Moneybrawl: Sony Pictures head Amy Pascal put Steven Soderbergh's Moneyball into turnaround mere days before its principle photography was to begin. Brad Pitt or no Brad Pitt. (Note to those unfamilar with trade lingo: to put something "into turnaround" is to "ankle" it, some might say. To "ankle" is to "bail." To "bail" is to abandon a project that had one been "greenlit." Whatever: the studio said "Hey, guys, we're not letting you make this," is all.)

Regardless of what you thought of the picture's source material or premise (and while I'm a Soderbergh fan, I haven't thought much of any movie with even a peripheral baseball theme since 1950's Kill The Umpire, and that's only on account of my lifelong worship of star William Bendix), one has to admit that this sort of thing doesn't bode at all well for the mid-budgeted mainstream Hollywood drama. Over at The Hot Blog, David "Yes You Did, You Invaded" Poland examines the tea leaves, or the chicken entrails, or whatever they are, then invokes a group of sources too awesome to even consider naming, assures his readers that nothing is Brad Pitt's fault, and begs off to attend a screening he can't even talk about, it's so teh awesome, kthxbye. As someone said of Tim The Enchanter in Monty Python and The Holy Grail, "What a strange person."

++++++

◆ WRITTEN EXERCISE A
How would you translate this sentence from the Moneyball post into Spanish: "As someone said of Tim The Enchanter in Monty Python and The Holy Grail, "What a strange person.""?
◆ WRITTEN EXERCISE B
Which movie titles does the Moneyball post mention? List every one.
◆ WRITTEN EXERCISE C
According to the Moneyball post, who put Moneyball into turnaround?

++++++

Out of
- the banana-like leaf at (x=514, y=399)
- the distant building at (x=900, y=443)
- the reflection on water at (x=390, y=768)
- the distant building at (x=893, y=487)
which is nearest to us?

++++++

◆ FULL OUTPUT A
Como alguien dijo de Tim el Encantador en Monty Python and The Holy Grail: «Qué persona tan extraña».

◆ FULL OUTPUT B
Moneyball, Kill The Umpire, Monty Python and The Holy Grail

◆ FULL OUTPUT C
Sony Pictures head Amy Pascal